__WORK TO COMPLETE__
Repeat the lines beginning at the one with "Is the black" and running to the end of the material, keeping the first and last of them, exactly as they appear.

** start MATERIAL FOR THIS EXERCISE **

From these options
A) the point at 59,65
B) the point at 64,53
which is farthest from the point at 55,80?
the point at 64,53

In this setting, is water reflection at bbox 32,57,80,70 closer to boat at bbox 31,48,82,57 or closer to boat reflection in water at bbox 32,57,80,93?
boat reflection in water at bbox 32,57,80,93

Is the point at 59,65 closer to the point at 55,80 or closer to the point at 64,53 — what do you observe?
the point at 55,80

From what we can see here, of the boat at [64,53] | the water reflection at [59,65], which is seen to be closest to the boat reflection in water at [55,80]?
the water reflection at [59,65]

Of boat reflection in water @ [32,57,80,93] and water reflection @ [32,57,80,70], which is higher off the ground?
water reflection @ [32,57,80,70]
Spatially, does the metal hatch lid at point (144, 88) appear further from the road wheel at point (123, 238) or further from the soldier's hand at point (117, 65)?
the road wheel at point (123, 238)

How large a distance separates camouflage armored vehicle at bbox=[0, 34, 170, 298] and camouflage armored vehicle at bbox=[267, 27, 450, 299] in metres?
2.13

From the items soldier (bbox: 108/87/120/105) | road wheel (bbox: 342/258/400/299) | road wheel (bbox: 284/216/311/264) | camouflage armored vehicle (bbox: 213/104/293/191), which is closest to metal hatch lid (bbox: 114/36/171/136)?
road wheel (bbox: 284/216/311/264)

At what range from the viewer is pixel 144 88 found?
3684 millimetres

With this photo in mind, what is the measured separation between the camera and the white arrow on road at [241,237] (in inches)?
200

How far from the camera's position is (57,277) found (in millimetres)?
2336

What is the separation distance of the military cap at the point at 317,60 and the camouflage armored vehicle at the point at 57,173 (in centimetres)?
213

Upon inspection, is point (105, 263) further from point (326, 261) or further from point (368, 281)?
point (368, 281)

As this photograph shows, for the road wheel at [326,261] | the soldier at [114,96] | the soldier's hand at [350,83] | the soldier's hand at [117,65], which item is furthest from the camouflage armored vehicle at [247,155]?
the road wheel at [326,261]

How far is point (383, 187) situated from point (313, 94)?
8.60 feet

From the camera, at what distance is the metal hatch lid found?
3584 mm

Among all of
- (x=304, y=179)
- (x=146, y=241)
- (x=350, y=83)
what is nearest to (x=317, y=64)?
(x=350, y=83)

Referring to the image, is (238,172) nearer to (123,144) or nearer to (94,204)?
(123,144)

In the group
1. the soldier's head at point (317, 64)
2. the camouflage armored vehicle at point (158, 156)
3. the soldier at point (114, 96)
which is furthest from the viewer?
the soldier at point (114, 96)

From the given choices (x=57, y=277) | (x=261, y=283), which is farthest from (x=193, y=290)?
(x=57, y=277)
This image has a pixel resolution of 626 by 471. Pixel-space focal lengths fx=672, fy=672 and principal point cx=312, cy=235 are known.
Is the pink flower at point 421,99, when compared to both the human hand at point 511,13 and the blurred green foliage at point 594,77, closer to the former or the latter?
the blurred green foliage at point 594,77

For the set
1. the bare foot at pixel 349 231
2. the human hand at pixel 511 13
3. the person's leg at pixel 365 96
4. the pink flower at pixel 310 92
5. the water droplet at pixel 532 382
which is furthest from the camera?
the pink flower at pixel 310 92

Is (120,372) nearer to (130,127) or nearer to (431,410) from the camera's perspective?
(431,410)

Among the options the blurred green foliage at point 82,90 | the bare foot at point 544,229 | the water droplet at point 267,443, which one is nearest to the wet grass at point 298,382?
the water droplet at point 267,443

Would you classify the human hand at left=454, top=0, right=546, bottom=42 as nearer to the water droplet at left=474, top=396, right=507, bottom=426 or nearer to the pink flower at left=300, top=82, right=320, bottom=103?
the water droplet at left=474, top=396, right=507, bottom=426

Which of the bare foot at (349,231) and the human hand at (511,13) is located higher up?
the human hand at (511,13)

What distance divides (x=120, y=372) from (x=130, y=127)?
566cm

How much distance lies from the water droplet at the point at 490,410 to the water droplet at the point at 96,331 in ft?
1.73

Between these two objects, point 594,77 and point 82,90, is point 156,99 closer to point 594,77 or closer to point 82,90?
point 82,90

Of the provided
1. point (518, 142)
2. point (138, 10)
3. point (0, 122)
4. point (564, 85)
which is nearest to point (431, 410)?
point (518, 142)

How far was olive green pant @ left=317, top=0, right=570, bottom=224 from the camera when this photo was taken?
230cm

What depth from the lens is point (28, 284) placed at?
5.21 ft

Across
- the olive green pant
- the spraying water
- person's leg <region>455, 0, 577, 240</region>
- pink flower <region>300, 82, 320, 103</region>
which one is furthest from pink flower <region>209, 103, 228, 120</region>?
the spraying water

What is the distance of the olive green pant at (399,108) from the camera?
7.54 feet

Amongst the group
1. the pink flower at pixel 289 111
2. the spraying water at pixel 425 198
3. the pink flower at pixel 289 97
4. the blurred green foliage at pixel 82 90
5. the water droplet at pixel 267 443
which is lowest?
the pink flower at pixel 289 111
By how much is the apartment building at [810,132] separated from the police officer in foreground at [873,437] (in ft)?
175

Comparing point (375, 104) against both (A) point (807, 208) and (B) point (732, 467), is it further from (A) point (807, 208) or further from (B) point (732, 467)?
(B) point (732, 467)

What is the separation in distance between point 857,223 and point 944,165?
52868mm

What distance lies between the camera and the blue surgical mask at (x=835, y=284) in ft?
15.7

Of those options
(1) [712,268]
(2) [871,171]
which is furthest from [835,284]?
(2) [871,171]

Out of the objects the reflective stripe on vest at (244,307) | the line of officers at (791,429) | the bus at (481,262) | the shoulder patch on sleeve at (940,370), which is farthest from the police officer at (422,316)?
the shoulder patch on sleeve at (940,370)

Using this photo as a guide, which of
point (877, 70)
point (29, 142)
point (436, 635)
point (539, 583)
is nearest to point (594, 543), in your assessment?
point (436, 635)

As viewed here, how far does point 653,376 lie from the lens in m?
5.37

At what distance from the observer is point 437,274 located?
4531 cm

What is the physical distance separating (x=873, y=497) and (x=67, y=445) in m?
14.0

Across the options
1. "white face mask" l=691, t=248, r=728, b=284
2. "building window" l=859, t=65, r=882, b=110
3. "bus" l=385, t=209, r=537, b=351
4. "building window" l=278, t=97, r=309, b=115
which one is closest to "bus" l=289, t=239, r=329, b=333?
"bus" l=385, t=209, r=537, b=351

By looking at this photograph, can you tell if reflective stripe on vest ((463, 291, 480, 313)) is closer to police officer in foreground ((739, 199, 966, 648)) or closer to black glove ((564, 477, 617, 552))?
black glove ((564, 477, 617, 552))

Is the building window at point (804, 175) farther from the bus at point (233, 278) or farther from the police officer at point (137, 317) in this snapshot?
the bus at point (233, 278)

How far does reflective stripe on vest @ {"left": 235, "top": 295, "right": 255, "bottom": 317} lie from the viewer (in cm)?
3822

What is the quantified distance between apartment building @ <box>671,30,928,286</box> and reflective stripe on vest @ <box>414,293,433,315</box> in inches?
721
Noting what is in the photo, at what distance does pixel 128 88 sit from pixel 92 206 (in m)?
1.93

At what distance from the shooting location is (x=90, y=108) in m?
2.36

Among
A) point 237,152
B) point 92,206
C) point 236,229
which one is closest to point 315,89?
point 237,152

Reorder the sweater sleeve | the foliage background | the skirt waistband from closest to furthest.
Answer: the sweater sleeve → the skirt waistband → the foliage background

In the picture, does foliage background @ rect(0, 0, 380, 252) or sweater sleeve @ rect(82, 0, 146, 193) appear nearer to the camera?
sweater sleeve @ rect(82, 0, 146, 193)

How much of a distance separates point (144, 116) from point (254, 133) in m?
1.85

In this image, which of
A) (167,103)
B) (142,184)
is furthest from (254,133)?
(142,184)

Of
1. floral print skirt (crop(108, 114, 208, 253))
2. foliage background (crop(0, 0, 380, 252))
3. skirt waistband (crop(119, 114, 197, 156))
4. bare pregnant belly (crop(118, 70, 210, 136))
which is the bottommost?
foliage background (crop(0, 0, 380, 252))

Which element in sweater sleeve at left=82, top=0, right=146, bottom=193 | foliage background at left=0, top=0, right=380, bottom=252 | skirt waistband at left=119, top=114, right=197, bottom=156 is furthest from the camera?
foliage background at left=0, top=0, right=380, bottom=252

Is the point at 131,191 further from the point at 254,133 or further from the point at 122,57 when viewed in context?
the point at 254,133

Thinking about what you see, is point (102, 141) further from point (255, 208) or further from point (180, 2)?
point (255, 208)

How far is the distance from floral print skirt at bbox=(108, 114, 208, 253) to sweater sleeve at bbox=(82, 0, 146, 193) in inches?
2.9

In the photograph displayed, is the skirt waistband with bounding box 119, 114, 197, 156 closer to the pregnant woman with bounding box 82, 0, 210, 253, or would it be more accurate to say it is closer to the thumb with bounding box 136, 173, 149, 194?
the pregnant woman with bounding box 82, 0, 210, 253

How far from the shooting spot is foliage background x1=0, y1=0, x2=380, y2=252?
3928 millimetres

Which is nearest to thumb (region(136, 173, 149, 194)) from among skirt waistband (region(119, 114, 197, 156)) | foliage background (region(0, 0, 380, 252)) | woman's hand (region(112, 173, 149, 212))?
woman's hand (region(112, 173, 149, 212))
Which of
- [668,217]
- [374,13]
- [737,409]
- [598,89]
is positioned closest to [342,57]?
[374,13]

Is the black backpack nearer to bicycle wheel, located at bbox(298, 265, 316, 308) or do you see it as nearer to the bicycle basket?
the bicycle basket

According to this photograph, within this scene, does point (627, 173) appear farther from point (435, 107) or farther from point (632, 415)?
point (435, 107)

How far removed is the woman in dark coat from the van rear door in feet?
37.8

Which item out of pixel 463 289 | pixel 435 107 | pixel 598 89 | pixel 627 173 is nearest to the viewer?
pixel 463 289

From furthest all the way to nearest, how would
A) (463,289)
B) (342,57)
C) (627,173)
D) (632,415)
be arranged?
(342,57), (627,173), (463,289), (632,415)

** end MATERIAL FOR THIS EXERCISE **

__SOLUTION FOR THIS TASK__
Is the black backpack nearer to bicycle wheel, located at bbox(298, 265, 316, 308) or do you see it as nearer to the bicycle basket?
the bicycle basket

According to this photograph, within this scene, does point (627, 173) appear farther from point (435, 107) or farther from point (632, 415)?
point (435, 107)

How far removed is the woman in dark coat from the van rear door in feet?
37.8

Which item out of pixel 463 289 | pixel 435 107 | pixel 598 89 | pixel 627 173 is nearest to the viewer?
pixel 463 289

From furthest all the way to nearest, how would
A) (463,289)
B) (342,57)
C) (627,173)
D) (632,415)
be arranged?
(342,57), (627,173), (463,289), (632,415)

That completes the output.